═════ The data ═════

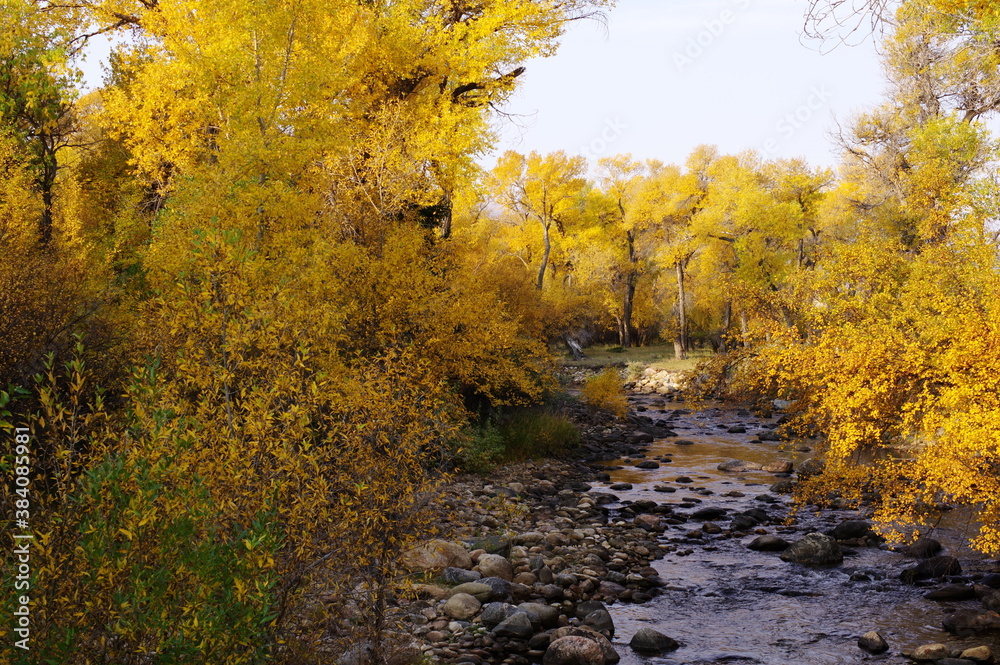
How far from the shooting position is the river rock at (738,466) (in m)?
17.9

═════
═════ The data ═════

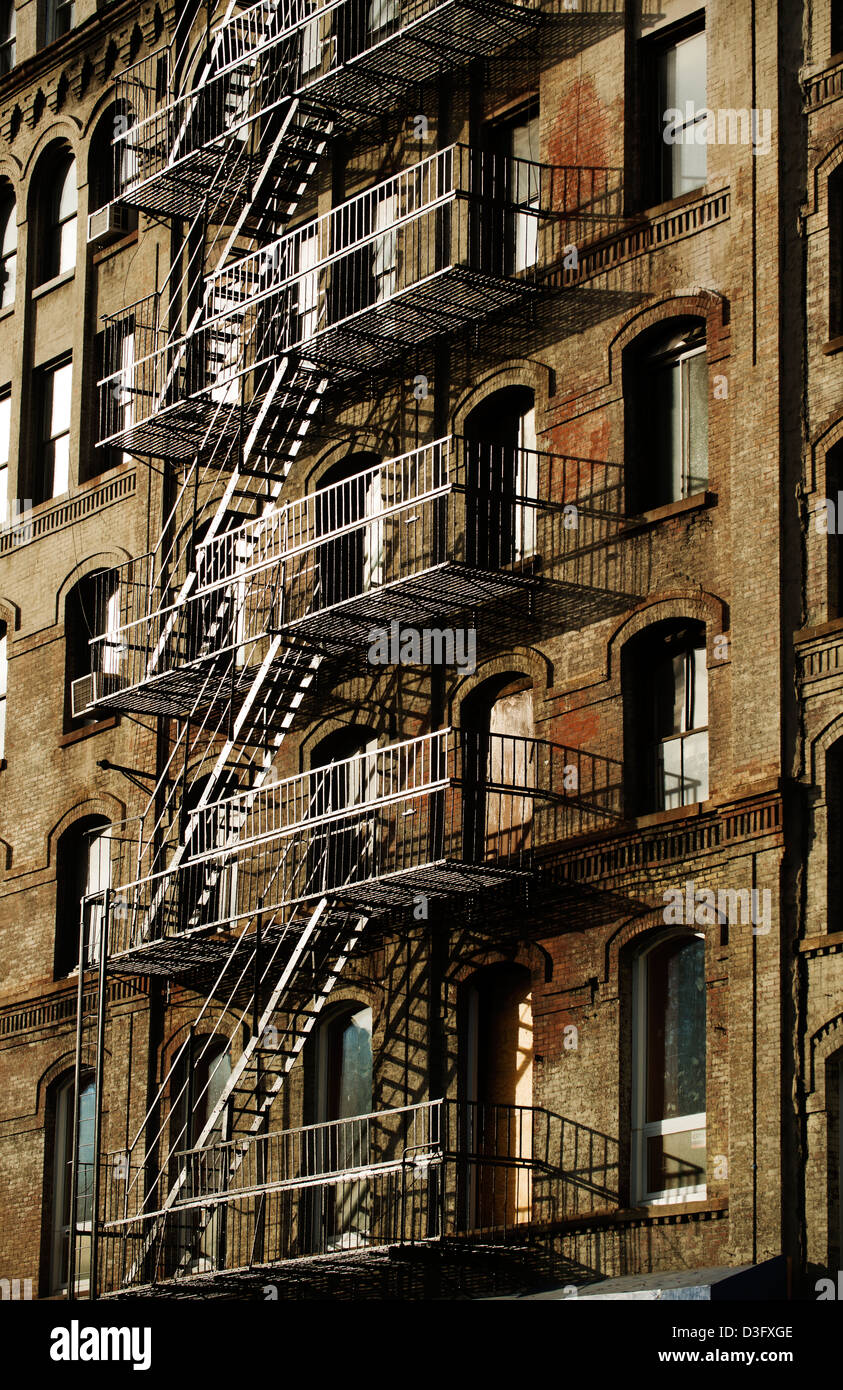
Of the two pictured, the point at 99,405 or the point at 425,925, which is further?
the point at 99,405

═════
═════ The data ═════

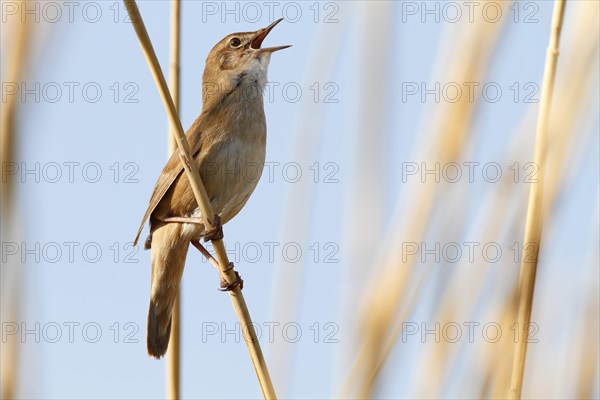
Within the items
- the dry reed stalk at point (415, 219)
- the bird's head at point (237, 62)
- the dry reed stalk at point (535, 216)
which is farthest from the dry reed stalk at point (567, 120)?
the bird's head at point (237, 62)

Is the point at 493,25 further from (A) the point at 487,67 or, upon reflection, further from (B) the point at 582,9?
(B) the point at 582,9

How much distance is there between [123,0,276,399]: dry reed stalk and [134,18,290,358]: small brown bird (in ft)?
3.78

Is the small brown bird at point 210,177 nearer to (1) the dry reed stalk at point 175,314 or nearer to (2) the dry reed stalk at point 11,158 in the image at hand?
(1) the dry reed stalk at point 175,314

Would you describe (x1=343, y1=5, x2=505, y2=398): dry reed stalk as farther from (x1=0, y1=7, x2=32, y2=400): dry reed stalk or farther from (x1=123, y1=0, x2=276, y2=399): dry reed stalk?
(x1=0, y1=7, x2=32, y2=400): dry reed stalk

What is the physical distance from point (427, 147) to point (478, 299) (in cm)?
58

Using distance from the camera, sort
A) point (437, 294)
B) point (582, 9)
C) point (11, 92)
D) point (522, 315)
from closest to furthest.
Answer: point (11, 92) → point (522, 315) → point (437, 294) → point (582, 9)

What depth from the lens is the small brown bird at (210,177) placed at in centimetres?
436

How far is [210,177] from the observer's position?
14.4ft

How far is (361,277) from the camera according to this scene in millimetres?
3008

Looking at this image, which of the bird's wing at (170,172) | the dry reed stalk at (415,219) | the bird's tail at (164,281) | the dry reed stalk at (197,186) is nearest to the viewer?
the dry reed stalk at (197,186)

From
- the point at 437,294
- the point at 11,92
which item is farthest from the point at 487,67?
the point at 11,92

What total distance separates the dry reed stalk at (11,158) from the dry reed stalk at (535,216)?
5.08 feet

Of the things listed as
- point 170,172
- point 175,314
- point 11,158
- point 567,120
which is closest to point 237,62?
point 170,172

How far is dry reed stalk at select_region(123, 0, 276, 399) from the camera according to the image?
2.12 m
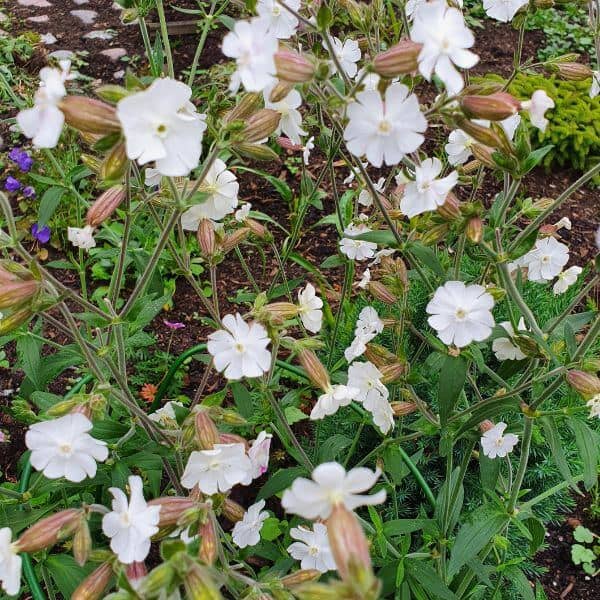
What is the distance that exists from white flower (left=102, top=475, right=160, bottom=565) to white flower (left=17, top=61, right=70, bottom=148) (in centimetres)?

═════

* [Task requirements]:
Reproduce the lines of the listing word for word, starting at the line that has "Of the things listed as" and ending after the line that has "What is the distance". Omit the pictures from your answer.

* [The completed task]:
Of the things listed as
- point 170,172
- point 175,314
- point 11,158
- point 567,120
which is closest to point 237,62?
point 170,172

How far is dry reed stalk at select_region(123, 0, 276, 399) from the camera according to the image?
2.12 m
What is the distance that exists from white flower (left=102, top=475, right=160, bottom=565) to white flower (left=17, top=61, right=70, bottom=148) (in centimetres)?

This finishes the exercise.